Bundesbauministerin räumt Versagen bei Wohnkosten ein – "Menschen fühlen sich abgehängt"
Elfie ZiegertBundesbauministerin räumt Versagen bei Wohnkosten ein – "Menschen fühlen sich abgehängt"
Bundesbauministerin Verena Hubertz hat sich offen über die wachsende Frustration in Deutschland wegen der Wohnkosten geäußert. In einer aktuellen Stellungnahme räumte sie ein, dass die nationale Politik eine Mitschuld an der weitverbreiteten Unzufriedenheit trägt. Hubertz, Mitglied der SPD, bezeichnete Wohnen als eines der drängendsten Probleme, mit denen das Land heute konfrontiert ist.

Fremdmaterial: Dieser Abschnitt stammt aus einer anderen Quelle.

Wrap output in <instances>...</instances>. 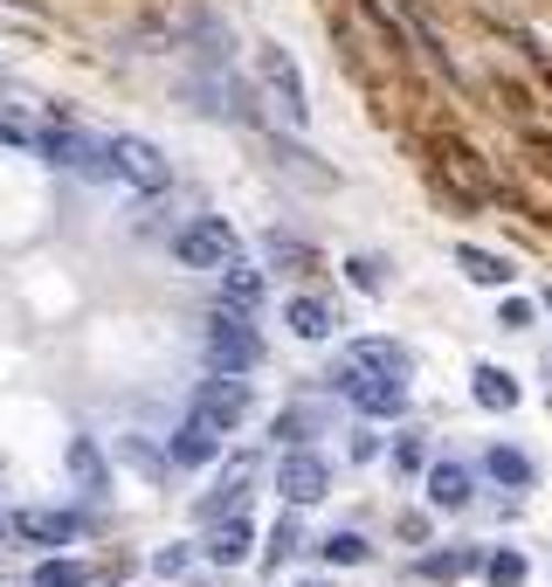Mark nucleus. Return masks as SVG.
<instances>
[{"label": "nucleus", "instance_id": "nucleus-1", "mask_svg": "<svg viewBox=\"0 0 552 587\" xmlns=\"http://www.w3.org/2000/svg\"><path fill=\"white\" fill-rule=\"evenodd\" d=\"M201 352H207V367L215 373H256L262 367V331H256V318L249 312H221L201 325Z\"/></svg>", "mask_w": 552, "mask_h": 587}, {"label": "nucleus", "instance_id": "nucleus-2", "mask_svg": "<svg viewBox=\"0 0 552 587\" xmlns=\"http://www.w3.org/2000/svg\"><path fill=\"white\" fill-rule=\"evenodd\" d=\"M256 84L270 90V105L283 124H304L311 118V90H304V69L291 48H277V42H256Z\"/></svg>", "mask_w": 552, "mask_h": 587}, {"label": "nucleus", "instance_id": "nucleus-3", "mask_svg": "<svg viewBox=\"0 0 552 587\" xmlns=\"http://www.w3.org/2000/svg\"><path fill=\"white\" fill-rule=\"evenodd\" d=\"M235 257H242V242H235V228H228L221 215H194V221L173 236V263H180V270H221V263H235Z\"/></svg>", "mask_w": 552, "mask_h": 587}, {"label": "nucleus", "instance_id": "nucleus-4", "mask_svg": "<svg viewBox=\"0 0 552 587\" xmlns=\"http://www.w3.org/2000/svg\"><path fill=\"white\" fill-rule=\"evenodd\" d=\"M35 152H42V160H56V166H69L76 181H118L111 139H97V132H42Z\"/></svg>", "mask_w": 552, "mask_h": 587}, {"label": "nucleus", "instance_id": "nucleus-5", "mask_svg": "<svg viewBox=\"0 0 552 587\" xmlns=\"http://www.w3.org/2000/svg\"><path fill=\"white\" fill-rule=\"evenodd\" d=\"M332 388L346 394L359 415H401L408 407V380L401 373H346V367H332Z\"/></svg>", "mask_w": 552, "mask_h": 587}, {"label": "nucleus", "instance_id": "nucleus-6", "mask_svg": "<svg viewBox=\"0 0 552 587\" xmlns=\"http://www.w3.org/2000/svg\"><path fill=\"white\" fill-rule=\"evenodd\" d=\"M111 160H118V181L139 187V194H166L173 187V160L152 139H111Z\"/></svg>", "mask_w": 552, "mask_h": 587}, {"label": "nucleus", "instance_id": "nucleus-7", "mask_svg": "<svg viewBox=\"0 0 552 587\" xmlns=\"http://www.w3.org/2000/svg\"><path fill=\"white\" fill-rule=\"evenodd\" d=\"M277 491H283V504H297V512H304V504H325V491H332V464H325L318 449H304V443H297V449L277 464Z\"/></svg>", "mask_w": 552, "mask_h": 587}, {"label": "nucleus", "instance_id": "nucleus-8", "mask_svg": "<svg viewBox=\"0 0 552 587\" xmlns=\"http://www.w3.org/2000/svg\"><path fill=\"white\" fill-rule=\"evenodd\" d=\"M194 407H201V415H215L221 428H235V422H249L256 388H249L242 373H215V367H207V380L194 388Z\"/></svg>", "mask_w": 552, "mask_h": 587}, {"label": "nucleus", "instance_id": "nucleus-9", "mask_svg": "<svg viewBox=\"0 0 552 587\" xmlns=\"http://www.w3.org/2000/svg\"><path fill=\"white\" fill-rule=\"evenodd\" d=\"M215 456H221V422H215V415H201V407H194V415L173 428V443H166V464H180V470H201V464H215Z\"/></svg>", "mask_w": 552, "mask_h": 587}, {"label": "nucleus", "instance_id": "nucleus-10", "mask_svg": "<svg viewBox=\"0 0 552 587\" xmlns=\"http://www.w3.org/2000/svg\"><path fill=\"white\" fill-rule=\"evenodd\" d=\"M249 483H256V456H235V464L221 470V483L201 498V519L215 525V519H235V512H249Z\"/></svg>", "mask_w": 552, "mask_h": 587}, {"label": "nucleus", "instance_id": "nucleus-11", "mask_svg": "<svg viewBox=\"0 0 552 587\" xmlns=\"http://www.w3.org/2000/svg\"><path fill=\"white\" fill-rule=\"evenodd\" d=\"M338 367H346V373H401V380L414 373L401 339H353L346 352H338Z\"/></svg>", "mask_w": 552, "mask_h": 587}, {"label": "nucleus", "instance_id": "nucleus-12", "mask_svg": "<svg viewBox=\"0 0 552 587\" xmlns=\"http://www.w3.org/2000/svg\"><path fill=\"white\" fill-rule=\"evenodd\" d=\"M8 532L21 546H69L76 540V512H48V504H29V512H14Z\"/></svg>", "mask_w": 552, "mask_h": 587}, {"label": "nucleus", "instance_id": "nucleus-13", "mask_svg": "<svg viewBox=\"0 0 552 587\" xmlns=\"http://www.w3.org/2000/svg\"><path fill=\"white\" fill-rule=\"evenodd\" d=\"M221 276V304H228V312H262V297H270V276H262V263H242V257H235V263H221L215 270Z\"/></svg>", "mask_w": 552, "mask_h": 587}, {"label": "nucleus", "instance_id": "nucleus-14", "mask_svg": "<svg viewBox=\"0 0 552 587\" xmlns=\"http://www.w3.org/2000/svg\"><path fill=\"white\" fill-rule=\"evenodd\" d=\"M401 35L414 42V56H422L435 76H442V84H463V69H456V56H450V48H442V35L429 29V21L422 14H414V0H401Z\"/></svg>", "mask_w": 552, "mask_h": 587}, {"label": "nucleus", "instance_id": "nucleus-15", "mask_svg": "<svg viewBox=\"0 0 552 587\" xmlns=\"http://www.w3.org/2000/svg\"><path fill=\"white\" fill-rule=\"evenodd\" d=\"M469 498H477V470H469V464L450 456V464L429 470V504H435V512H463Z\"/></svg>", "mask_w": 552, "mask_h": 587}, {"label": "nucleus", "instance_id": "nucleus-16", "mask_svg": "<svg viewBox=\"0 0 552 587\" xmlns=\"http://www.w3.org/2000/svg\"><path fill=\"white\" fill-rule=\"evenodd\" d=\"M249 553H256V519H249V512L215 519V540H207V559H215V567H242Z\"/></svg>", "mask_w": 552, "mask_h": 587}, {"label": "nucleus", "instance_id": "nucleus-17", "mask_svg": "<svg viewBox=\"0 0 552 587\" xmlns=\"http://www.w3.org/2000/svg\"><path fill=\"white\" fill-rule=\"evenodd\" d=\"M469 394H477L484 407H490V415H511V407H518V380L505 373V367H469Z\"/></svg>", "mask_w": 552, "mask_h": 587}, {"label": "nucleus", "instance_id": "nucleus-18", "mask_svg": "<svg viewBox=\"0 0 552 587\" xmlns=\"http://www.w3.org/2000/svg\"><path fill=\"white\" fill-rule=\"evenodd\" d=\"M283 318H291V331H297V339H311V346H318V339H332V331H338V312H332V297H291V312H283Z\"/></svg>", "mask_w": 552, "mask_h": 587}, {"label": "nucleus", "instance_id": "nucleus-19", "mask_svg": "<svg viewBox=\"0 0 552 587\" xmlns=\"http://www.w3.org/2000/svg\"><path fill=\"white\" fill-rule=\"evenodd\" d=\"M484 470L497 477V483H511V491H532L539 483V464L524 449H511V443H497V449H484Z\"/></svg>", "mask_w": 552, "mask_h": 587}, {"label": "nucleus", "instance_id": "nucleus-20", "mask_svg": "<svg viewBox=\"0 0 552 587\" xmlns=\"http://www.w3.org/2000/svg\"><path fill=\"white\" fill-rule=\"evenodd\" d=\"M456 263H463V276H469V284H490V291H505L511 276H518L505 257H497V249H477V242H463V249H456Z\"/></svg>", "mask_w": 552, "mask_h": 587}, {"label": "nucleus", "instance_id": "nucleus-21", "mask_svg": "<svg viewBox=\"0 0 552 587\" xmlns=\"http://www.w3.org/2000/svg\"><path fill=\"white\" fill-rule=\"evenodd\" d=\"M63 456H69V477L84 483V491H104V483H111V470H104V449H97L90 436H69Z\"/></svg>", "mask_w": 552, "mask_h": 587}, {"label": "nucleus", "instance_id": "nucleus-22", "mask_svg": "<svg viewBox=\"0 0 552 587\" xmlns=\"http://www.w3.org/2000/svg\"><path fill=\"white\" fill-rule=\"evenodd\" d=\"M414 567H422L429 580H456V574H477L484 553H477V546H450V553H422Z\"/></svg>", "mask_w": 552, "mask_h": 587}, {"label": "nucleus", "instance_id": "nucleus-23", "mask_svg": "<svg viewBox=\"0 0 552 587\" xmlns=\"http://www.w3.org/2000/svg\"><path fill=\"white\" fill-rule=\"evenodd\" d=\"M442 173H450V181H456L463 194H477V200L490 194V181H484V166H477V160H469V152H463L456 139H442Z\"/></svg>", "mask_w": 552, "mask_h": 587}, {"label": "nucleus", "instance_id": "nucleus-24", "mask_svg": "<svg viewBox=\"0 0 552 587\" xmlns=\"http://www.w3.org/2000/svg\"><path fill=\"white\" fill-rule=\"evenodd\" d=\"M90 580H97V574L84 567V559H42L29 587H90Z\"/></svg>", "mask_w": 552, "mask_h": 587}, {"label": "nucleus", "instance_id": "nucleus-25", "mask_svg": "<svg viewBox=\"0 0 552 587\" xmlns=\"http://www.w3.org/2000/svg\"><path fill=\"white\" fill-rule=\"evenodd\" d=\"M366 553H374V546H366V532H332V540H325L332 567H366Z\"/></svg>", "mask_w": 552, "mask_h": 587}, {"label": "nucleus", "instance_id": "nucleus-26", "mask_svg": "<svg viewBox=\"0 0 552 587\" xmlns=\"http://www.w3.org/2000/svg\"><path fill=\"white\" fill-rule=\"evenodd\" d=\"M524 574H532V567H524V553H511V546L484 559V580H490V587H518Z\"/></svg>", "mask_w": 552, "mask_h": 587}, {"label": "nucleus", "instance_id": "nucleus-27", "mask_svg": "<svg viewBox=\"0 0 552 587\" xmlns=\"http://www.w3.org/2000/svg\"><path fill=\"white\" fill-rule=\"evenodd\" d=\"M346 276H353L366 297H380V291H387V263H380V257H346Z\"/></svg>", "mask_w": 552, "mask_h": 587}, {"label": "nucleus", "instance_id": "nucleus-28", "mask_svg": "<svg viewBox=\"0 0 552 587\" xmlns=\"http://www.w3.org/2000/svg\"><path fill=\"white\" fill-rule=\"evenodd\" d=\"M297 540H304V525H297V504H291V519L270 532V559H291V553H297Z\"/></svg>", "mask_w": 552, "mask_h": 587}, {"label": "nucleus", "instance_id": "nucleus-29", "mask_svg": "<svg viewBox=\"0 0 552 587\" xmlns=\"http://www.w3.org/2000/svg\"><path fill=\"white\" fill-rule=\"evenodd\" d=\"M118 456H125V464L139 470V477H152V470H160V456H152V449H145L139 436H118Z\"/></svg>", "mask_w": 552, "mask_h": 587}, {"label": "nucleus", "instance_id": "nucleus-30", "mask_svg": "<svg viewBox=\"0 0 552 587\" xmlns=\"http://www.w3.org/2000/svg\"><path fill=\"white\" fill-rule=\"evenodd\" d=\"M497 325H505V331H532V304H524V297H511L505 312H497Z\"/></svg>", "mask_w": 552, "mask_h": 587}, {"label": "nucleus", "instance_id": "nucleus-31", "mask_svg": "<svg viewBox=\"0 0 552 587\" xmlns=\"http://www.w3.org/2000/svg\"><path fill=\"white\" fill-rule=\"evenodd\" d=\"M393 464H401V470H422V436H401V443H393Z\"/></svg>", "mask_w": 552, "mask_h": 587}, {"label": "nucleus", "instance_id": "nucleus-32", "mask_svg": "<svg viewBox=\"0 0 552 587\" xmlns=\"http://www.w3.org/2000/svg\"><path fill=\"white\" fill-rule=\"evenodd\" d=\"M187 559H194L187 546H166V553H160V574H187Z\"/></svg>", "mask_w": 552, "mask_h": 587}, {"label": "nucleus", "instance_id": "nucleus-33", "mask_svg": "<svg viewBox=\"0 0 552 587\" xmlns=\"http://www.w3.org/2000/svg\"><path fill=\"white\" fill-rule=\"evenodd\" d=\"M297 587H325V580H297Z\"/></svg>", "mask_w": 552, "mask_h": 587}, {"label": "nucleus", "instance_id": "nucleus-34", "mask_svg": "<svg viewBox=\"0 0 552 587\" xmlns=\"http://www.w3.org/2000/svg\"><path fill=\"white\" fill-rule=\"evenodd\" d=\"M545 312H552V291H545Z\"/></svg>", "mask_w": 552, "mask_h": 587}, {"label": "nucleus", "instance_id": "nucleus-35", "mask_svg": "<svg viewBox=\"0 0 552 587\" xmlns=\"http://www.w3.org/2000/svg\"><path fill=\"white\" fill-rule=\"evenodd\" d=\"M0 525H8V519H0Z\"/></svg>", "mask_w": 552, "mask_h": 587}]
</instances>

In den vergangenen fünf Jahren hat die Bundesregierung die Förderung für den sozialen Wohnungsbau deutlich erhöht. Die Genehmigungen für solche Projekte stiegen seit 2022 um 50 Prozent und erreichten 2024 mit 62.000 Wohneinheiten ihren Höhepunkt – darunter 27.000 neue Sozialmietwohnungen. Maßnahmen wie der Bau-Turbo, der Ende 2025 eingeführt wurde, sollten den Wohnungsbau beschleunigen, indem umfängliche Bebauungspläne umgangen wurden. Ein Programm aus dem Jahr 2026 sah zudem die Umwandlung leerstehender Büros in Mietwohnungen im mittleren bis oberen Preissegment vor, allerdings ohne Mietpreisbremse.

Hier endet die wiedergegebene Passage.